Reducing, more so than recycling, is the focus of a new report from the city of Toronto on how to cut back on retail in-store packaging.
Under the report’s recommendations, more responsibility would fall on the retailer to cut reduce single-use hot drink cups, plastic retail shopping bags and plastic food packaging.
By June 1, 2007, it proposes retailers offer discounts between 10 to 20 cents for purchases made with refillable packaging, such as a travel mug.
The report also recommends banning hot drink cups that aren’t compatible with the city’s recycling program, which is not equipped to separate paper cups from plastic lids.
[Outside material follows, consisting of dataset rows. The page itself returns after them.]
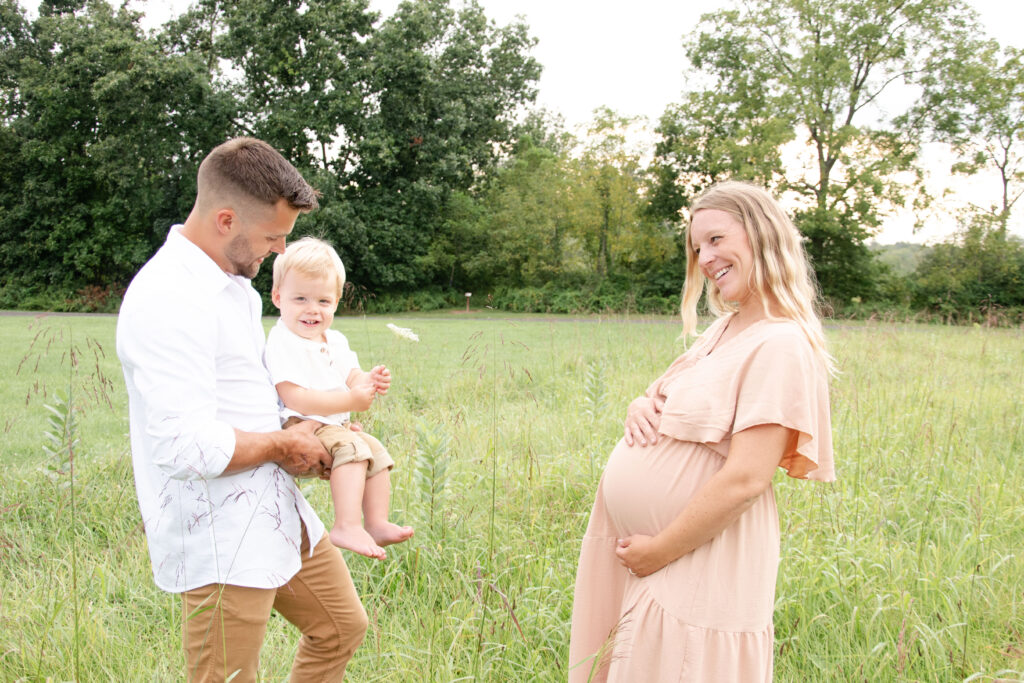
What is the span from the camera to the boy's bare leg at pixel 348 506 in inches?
83.7

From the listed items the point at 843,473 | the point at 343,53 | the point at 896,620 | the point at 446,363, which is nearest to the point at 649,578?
the point at 896,620

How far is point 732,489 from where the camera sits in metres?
1.75

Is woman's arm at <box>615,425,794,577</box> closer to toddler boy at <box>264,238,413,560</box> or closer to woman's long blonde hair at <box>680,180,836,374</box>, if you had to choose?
woman's long blonde hair at <box>680,180,836,374</box>

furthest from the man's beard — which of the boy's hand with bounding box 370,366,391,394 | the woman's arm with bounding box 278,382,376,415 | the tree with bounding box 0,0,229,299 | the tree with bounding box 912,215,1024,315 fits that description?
the tree with bounding box 0,0,229,299

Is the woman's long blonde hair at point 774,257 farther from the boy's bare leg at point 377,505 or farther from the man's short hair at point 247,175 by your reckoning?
the boy's bare leg at point 377,505

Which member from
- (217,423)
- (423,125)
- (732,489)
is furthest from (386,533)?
(423,125)

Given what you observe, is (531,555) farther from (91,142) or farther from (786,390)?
(91,142)

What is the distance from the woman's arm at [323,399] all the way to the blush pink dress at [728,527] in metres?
0.82

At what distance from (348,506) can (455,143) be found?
27.0 metres

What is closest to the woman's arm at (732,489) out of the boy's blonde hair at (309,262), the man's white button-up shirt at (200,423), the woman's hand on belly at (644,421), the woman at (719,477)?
the woman at (719,477)

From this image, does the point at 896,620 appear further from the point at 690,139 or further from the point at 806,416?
the point at 690,139

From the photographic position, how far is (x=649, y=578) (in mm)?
1914

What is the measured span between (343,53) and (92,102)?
10111 millimetres

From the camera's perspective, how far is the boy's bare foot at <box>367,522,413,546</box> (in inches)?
87.4
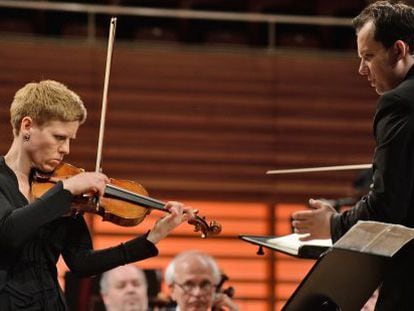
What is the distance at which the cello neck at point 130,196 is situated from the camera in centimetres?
259

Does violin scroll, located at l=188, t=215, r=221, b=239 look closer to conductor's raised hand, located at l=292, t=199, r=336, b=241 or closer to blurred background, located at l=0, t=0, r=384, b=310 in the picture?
conductor's raised hand, located at l=292, t=199, r=336, b=241

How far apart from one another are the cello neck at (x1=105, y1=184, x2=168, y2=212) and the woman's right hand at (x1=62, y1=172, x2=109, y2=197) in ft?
0.39

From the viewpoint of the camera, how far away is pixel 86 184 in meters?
2.44

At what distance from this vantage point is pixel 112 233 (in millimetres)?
6562

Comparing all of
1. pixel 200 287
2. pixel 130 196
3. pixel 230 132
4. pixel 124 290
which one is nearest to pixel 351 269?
pixel 130 196

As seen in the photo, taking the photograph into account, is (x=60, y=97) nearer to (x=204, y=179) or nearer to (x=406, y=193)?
(x=406, y=193)

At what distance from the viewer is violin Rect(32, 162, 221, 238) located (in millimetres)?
2559

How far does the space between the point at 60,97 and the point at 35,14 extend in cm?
463

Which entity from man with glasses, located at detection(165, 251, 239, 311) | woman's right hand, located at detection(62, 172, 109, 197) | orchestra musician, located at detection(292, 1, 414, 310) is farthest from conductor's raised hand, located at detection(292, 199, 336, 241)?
man with glasses, located at detection(165, 251, 239, 311)

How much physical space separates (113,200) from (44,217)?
0.33 meters

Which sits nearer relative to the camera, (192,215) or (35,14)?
(192,215)

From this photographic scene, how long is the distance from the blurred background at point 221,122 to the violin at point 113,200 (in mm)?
3854

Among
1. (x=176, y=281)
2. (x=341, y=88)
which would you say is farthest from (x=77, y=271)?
(x=341, y=88)

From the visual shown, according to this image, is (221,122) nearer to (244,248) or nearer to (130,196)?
(244,248)
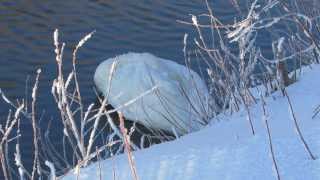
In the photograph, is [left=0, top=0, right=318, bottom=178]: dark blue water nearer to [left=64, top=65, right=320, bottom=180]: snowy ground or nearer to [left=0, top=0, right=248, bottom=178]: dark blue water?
[left=0, top=0, right=248, bottom=178]: dark blue water

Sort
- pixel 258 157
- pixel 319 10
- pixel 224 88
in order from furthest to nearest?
pixel 319 10, pixel 224 88, pixel 258 157

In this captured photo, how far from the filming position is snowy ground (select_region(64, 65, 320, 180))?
89.7 inches

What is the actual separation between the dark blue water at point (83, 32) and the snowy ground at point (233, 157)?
185 inches

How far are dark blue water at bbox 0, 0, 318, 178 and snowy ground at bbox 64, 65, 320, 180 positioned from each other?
4.69 metres

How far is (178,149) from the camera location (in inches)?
108

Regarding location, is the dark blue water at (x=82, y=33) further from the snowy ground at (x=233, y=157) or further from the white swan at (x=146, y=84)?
the snowy ground at (x=233, y=157)

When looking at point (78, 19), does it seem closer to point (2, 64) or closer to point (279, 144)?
Result: point (2, 64)

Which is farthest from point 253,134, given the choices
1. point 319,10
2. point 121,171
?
point 319,10

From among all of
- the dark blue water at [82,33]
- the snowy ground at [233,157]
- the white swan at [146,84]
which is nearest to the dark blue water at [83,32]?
the dark blue water at [82,33]

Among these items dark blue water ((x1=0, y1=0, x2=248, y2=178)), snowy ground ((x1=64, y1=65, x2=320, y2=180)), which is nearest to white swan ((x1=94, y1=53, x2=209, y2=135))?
dark blue water ((x1=0, y1=0, x2=248, y2=178))

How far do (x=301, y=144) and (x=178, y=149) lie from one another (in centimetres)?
52

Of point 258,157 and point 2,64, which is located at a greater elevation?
point 258,157

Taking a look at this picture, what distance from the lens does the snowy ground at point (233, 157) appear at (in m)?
2.28

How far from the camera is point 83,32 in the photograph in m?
9.86
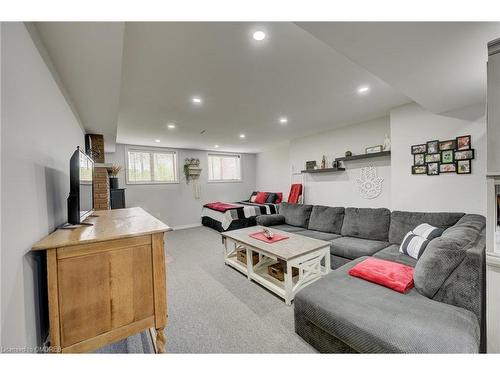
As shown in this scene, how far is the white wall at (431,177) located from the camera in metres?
2.38

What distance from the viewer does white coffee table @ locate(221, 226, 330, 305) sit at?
2.12m

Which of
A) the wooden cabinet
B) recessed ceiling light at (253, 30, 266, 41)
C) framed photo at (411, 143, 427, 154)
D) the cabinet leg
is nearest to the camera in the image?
the wooden cabinet

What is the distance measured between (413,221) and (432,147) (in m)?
1.08

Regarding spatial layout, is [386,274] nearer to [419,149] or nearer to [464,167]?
[464,167]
The ban would come into effect on December 31, 2009.
By December 31, 2010, food service retailers in Toronto must develop a reusable or refillable takeout food container, or takeout food service protocol, the report recommends.
It also proposes banning the sale of bottled water at city civic centers by December 31, 2011.
Fines for retailers who don’t adhere to the new municipal regulations could range between $100-$400, the report says.
But forcing retailers to offer discounts to customers who bring in reusable containers could wind up costing the consumer more money, said Cathy Cirko, vice president of the Environment and Plastics Industry Council (EPIC), one of several industries that have found flaw with the proposals.
“Retailers would have to subsidize these incentives by raising prices across food items in their stores,” she said.
Cirko says re-usable food containers could also expose consumers to health risks.
“There will be greater risk of food-borne illness as retailers switch to alternate packaging that is not as effective in preventing against food contamination,” she said.
The city released their report on November 4, 2008.
It will go to the city’s Public Works and Infrastructure Committee on November 12, 2008.